__Ejercicios__:
**a)** Copia del artículo sobre las poetas afganas el fragmento que comienza en las palabras "La palabra proporciona" y termina después de "ser la consigna.".
**b)** Según el artículo sobre las poetas afganas, ¿cómo se llama el grupo literario que reúne en Kabul a cuentistas, novelistas y poetas?
**c)** Di si cada afirmación concuerda con el artículo sobre las poetas afganas y contesta sí o no, citando las palabras del artículo que lo deciden. (i) Zarmina vivía en Kabul. (ii) En 2005 una joven de 25 años murió a manos de su marido. (iii) En Afganistán la mitad de las mujeres termina el bachillerato.

__Texto de lectura__:
/---
Hay cientos de casos de violencia contra mujeres que la escriben
foto: / Flickr: Internews Network.fuente:elespectador.com |
Dicen que al no poder casarse con el hombre que amaba se prendió
fuego y una semana después de arder con el brío de una pasión frustrada
murió en un hospital de Kandahar, Afganistán. También cuentan que la
desgracia le cayó encima cuando sus hermanos la sorprendieron leyendo
poesía que ella misma había escrito, versos que hablaban de amor y que
concebía en secreto, lejos de un mundo dominado por los hombres, la
guerra y el opio.
Su nombre era Zarmina y era parte del ala
secreta de una sociedad literaria que se reúne para hablar de poesía. Al
no vivir en Kabul, la capital, ella tenía que enviar sus poemas a
través de un celular que usaba escondida, en voz baja, como si
transmitiera coordenadas para ubicar al enemigo. Sus hermanos la
sorprendieron mientras transmitía su literatura y la golpearon. Una
semana después se inmoló.
Como ella hay cientos de casos, se lee
en un reporte del diario The New York Times: mujeres que son golpeadas,
incluso asesinadas, por escribir poesía. En la mayoría de las ocasiones,
los agresores son los maridos de las poetas, en otras, sus hermanos, en
unas tantos más son las suegras y las cuñadas. El odio a la poesía es
no tanto el odio al arte, si no más el temor a las ideas, el poder de un
par de palabras para invocar un cataclismo en una sociedad que ha
conservado su esquema jerárquico a través de los años, las invasiones y
los muertos.
Se sabe, por ejemplo, que en 2005 una joven de 25
años murió a manos de su marido por escribir y transmitir los versos que
escribía en secreto. Y es que, a pesar de la democracia que llevan los
marines de Estados Unidos a punta de fusil y granadas, en Afganistán
apenas cinco de cada 100 mujeres alcanzó a pasar por el bachillerato y
tres de cada cuatro son obligadas a casarse, en promedio, a los 16 años.
Mirman
Baheer es el nombre de un grupo literario que bajo el amparo de la
relativa libertad que ofrece Kabul reúne a cuentistas, novelistas y
poetas en torno a la palabra en reuniones que se diluyen entre la
recitación y la crítica colectiva. Eso para quienes viven en la capital.
Para quienes no, la cosa es harto distinta, pues la poesía y la
recitación llegan a través del frágil hilo de una línea celular que ata
la creadora a su audiencia, que ignora las condiciones o los riesgos que
entraña para la poeta darle forma al arte.
La palabra proporciona
los medios para el disenso y, lejos del discurso político o el panfleto
repartido en un sudoroso mitin clandestino, llega al fondo de las
cuestiones mediante la representación: la revolución a través de la
belleza, podría ser la consigna.
\---
__Los datos__:
/---
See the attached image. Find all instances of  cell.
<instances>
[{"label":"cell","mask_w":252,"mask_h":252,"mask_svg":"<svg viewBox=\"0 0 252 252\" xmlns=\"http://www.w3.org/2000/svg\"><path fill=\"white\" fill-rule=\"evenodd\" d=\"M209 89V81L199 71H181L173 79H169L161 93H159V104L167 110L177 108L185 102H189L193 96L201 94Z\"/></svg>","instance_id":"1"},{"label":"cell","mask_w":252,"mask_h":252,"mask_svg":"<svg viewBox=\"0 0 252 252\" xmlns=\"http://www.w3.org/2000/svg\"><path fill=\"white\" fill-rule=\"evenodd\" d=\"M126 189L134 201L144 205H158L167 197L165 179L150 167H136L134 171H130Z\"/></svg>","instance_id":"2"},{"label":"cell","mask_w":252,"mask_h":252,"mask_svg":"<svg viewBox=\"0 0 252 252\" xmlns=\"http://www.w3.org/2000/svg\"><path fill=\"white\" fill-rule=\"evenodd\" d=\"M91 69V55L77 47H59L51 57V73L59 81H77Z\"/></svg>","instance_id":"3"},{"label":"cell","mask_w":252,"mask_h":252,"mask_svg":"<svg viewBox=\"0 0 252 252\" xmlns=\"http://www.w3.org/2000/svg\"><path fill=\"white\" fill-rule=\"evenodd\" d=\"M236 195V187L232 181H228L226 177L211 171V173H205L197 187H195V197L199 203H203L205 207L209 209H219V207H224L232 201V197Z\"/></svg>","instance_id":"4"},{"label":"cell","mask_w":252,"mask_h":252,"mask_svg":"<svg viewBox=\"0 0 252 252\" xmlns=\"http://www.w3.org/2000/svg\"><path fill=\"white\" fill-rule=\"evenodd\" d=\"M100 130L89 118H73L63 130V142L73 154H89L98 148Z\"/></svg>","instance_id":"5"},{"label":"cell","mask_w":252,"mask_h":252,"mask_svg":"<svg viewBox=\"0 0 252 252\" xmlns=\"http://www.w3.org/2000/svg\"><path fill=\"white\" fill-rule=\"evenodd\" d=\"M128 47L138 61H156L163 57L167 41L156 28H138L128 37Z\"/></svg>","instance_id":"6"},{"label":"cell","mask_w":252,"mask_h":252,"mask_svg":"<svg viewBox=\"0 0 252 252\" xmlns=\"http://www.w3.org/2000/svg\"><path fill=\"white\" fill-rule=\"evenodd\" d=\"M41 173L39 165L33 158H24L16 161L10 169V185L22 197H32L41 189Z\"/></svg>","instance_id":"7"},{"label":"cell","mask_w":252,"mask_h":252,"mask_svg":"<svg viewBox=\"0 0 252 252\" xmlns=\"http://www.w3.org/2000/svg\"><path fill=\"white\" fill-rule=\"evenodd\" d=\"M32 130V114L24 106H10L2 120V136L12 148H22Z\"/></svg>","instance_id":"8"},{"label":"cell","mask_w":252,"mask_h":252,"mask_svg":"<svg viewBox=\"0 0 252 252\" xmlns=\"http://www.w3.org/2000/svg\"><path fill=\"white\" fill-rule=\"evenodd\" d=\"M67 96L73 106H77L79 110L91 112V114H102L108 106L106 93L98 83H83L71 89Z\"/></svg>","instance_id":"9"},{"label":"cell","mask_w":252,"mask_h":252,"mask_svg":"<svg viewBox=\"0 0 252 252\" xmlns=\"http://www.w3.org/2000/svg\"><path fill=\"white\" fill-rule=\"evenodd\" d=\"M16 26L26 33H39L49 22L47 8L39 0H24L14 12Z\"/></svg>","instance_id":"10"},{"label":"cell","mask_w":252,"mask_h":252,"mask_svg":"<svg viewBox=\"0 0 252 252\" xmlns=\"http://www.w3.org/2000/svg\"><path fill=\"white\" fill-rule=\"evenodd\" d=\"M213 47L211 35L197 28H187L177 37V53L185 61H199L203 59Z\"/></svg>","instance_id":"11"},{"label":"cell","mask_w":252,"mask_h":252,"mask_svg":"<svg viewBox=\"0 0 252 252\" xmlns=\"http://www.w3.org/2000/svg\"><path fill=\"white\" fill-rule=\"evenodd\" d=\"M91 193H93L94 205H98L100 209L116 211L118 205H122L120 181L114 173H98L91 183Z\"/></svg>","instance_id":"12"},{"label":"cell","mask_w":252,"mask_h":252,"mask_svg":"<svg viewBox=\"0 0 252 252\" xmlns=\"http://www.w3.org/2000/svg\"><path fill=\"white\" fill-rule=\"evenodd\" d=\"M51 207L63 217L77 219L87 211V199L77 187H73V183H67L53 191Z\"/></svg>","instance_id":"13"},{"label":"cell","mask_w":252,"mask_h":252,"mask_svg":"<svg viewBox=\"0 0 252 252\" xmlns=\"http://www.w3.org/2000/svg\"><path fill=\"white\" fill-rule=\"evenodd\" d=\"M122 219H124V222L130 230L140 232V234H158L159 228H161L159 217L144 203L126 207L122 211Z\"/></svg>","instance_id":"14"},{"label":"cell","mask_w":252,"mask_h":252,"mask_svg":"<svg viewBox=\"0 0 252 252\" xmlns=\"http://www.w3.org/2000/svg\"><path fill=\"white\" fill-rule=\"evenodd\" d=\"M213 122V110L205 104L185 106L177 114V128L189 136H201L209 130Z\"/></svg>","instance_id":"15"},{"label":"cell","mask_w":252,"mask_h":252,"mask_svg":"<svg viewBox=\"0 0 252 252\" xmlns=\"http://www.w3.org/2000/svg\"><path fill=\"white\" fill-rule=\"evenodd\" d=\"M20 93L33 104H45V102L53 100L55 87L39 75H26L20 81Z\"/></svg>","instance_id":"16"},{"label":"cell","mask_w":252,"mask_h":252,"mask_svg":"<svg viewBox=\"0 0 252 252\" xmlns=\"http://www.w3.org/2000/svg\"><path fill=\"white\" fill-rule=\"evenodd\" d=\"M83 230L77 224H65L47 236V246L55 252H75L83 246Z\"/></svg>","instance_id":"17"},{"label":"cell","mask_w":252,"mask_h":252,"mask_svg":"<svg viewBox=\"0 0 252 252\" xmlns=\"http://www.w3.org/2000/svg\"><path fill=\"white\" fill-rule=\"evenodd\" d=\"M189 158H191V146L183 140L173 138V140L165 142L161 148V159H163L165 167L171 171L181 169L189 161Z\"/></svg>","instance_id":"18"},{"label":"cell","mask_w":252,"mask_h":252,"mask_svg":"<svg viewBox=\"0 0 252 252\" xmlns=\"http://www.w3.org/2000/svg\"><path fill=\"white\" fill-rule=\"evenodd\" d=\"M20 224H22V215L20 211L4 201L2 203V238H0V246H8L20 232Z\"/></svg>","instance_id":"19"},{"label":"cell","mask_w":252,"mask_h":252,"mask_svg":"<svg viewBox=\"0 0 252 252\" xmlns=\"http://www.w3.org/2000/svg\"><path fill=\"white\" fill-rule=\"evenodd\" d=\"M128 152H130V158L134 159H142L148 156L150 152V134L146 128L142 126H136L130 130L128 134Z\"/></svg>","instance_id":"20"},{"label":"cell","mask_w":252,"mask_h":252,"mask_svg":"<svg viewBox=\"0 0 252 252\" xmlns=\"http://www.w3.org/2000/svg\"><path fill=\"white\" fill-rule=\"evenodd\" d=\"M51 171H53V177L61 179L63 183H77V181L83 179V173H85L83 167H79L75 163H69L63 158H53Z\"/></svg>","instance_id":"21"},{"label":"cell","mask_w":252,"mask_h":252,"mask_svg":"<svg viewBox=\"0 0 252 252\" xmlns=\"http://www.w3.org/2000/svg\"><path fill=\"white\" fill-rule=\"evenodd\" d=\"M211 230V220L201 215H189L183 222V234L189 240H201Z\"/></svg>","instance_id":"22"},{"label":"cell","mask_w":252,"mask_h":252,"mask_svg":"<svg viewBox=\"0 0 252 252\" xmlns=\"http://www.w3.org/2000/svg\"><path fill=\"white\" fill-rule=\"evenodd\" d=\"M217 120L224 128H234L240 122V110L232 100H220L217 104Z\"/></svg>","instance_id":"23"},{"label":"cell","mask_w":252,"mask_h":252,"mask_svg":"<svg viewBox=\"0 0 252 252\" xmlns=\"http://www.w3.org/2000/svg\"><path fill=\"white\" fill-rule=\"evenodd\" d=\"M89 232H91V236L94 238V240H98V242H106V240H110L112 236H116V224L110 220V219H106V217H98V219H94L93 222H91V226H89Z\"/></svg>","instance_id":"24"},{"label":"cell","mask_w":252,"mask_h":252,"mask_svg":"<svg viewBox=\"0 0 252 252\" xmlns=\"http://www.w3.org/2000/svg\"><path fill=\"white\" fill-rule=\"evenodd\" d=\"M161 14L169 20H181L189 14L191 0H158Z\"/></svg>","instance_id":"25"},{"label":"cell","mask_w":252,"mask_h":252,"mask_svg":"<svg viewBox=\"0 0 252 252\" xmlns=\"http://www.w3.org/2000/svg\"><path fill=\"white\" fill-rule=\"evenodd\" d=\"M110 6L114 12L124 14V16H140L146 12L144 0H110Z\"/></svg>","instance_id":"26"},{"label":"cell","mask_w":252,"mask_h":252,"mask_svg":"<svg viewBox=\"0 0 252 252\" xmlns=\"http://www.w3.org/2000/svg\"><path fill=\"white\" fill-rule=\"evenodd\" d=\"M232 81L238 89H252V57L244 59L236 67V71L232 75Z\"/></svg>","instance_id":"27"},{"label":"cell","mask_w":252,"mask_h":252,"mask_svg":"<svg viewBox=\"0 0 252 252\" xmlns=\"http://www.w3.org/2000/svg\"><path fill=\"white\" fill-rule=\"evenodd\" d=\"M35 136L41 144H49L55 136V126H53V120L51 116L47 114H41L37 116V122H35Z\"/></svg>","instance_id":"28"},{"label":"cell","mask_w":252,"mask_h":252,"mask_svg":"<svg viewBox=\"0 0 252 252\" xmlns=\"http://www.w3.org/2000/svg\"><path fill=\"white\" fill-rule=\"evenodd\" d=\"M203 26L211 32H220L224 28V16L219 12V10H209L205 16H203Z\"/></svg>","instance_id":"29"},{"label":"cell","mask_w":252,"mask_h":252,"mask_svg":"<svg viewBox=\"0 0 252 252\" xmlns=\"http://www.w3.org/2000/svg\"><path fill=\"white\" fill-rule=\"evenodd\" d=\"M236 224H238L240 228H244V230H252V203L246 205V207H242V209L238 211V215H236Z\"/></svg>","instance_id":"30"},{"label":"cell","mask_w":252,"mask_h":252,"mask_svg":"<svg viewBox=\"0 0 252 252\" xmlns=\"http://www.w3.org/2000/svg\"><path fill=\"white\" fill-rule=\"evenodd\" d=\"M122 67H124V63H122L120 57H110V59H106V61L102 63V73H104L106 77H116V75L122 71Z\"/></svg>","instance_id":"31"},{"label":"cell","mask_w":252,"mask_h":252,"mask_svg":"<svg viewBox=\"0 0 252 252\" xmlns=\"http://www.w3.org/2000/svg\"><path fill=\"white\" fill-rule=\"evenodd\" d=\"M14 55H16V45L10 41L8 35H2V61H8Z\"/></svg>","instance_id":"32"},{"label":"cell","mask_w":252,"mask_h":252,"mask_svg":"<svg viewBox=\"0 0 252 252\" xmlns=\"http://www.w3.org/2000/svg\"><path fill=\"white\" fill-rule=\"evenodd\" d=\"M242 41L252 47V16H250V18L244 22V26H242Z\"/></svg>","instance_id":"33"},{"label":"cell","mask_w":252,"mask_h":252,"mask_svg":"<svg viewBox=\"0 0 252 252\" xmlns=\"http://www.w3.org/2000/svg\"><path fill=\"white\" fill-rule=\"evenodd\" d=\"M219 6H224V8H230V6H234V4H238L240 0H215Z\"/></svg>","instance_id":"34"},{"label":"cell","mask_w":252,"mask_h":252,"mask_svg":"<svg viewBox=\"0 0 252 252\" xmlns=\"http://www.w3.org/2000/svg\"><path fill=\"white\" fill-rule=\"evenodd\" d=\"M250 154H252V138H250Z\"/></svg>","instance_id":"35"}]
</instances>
\---
__Respuestas__:
**a)**
La palabra proporciona
los medios para el disenso y, lejos del discurso político o el panfleto
repartido en un sudoroso mitin clandestino, llega al fondo de las
cuestiones mediante la representación: la revolución a través de la
belleza, podría ser la consigna.

**b)** Mirman Baheer.

**c)**
(i) No: "Al no vivir en Kabul, la capital, ella tenía que enviar sus poemas a través de un celular".
(ii) Sí: "en 2005 una joven de 25 años murió a manos de su marido por escribir y transmitir los versos".
(iii) No: "apenas cinco de cada 100 mujeres alcanzó a pasar por el bachillerato".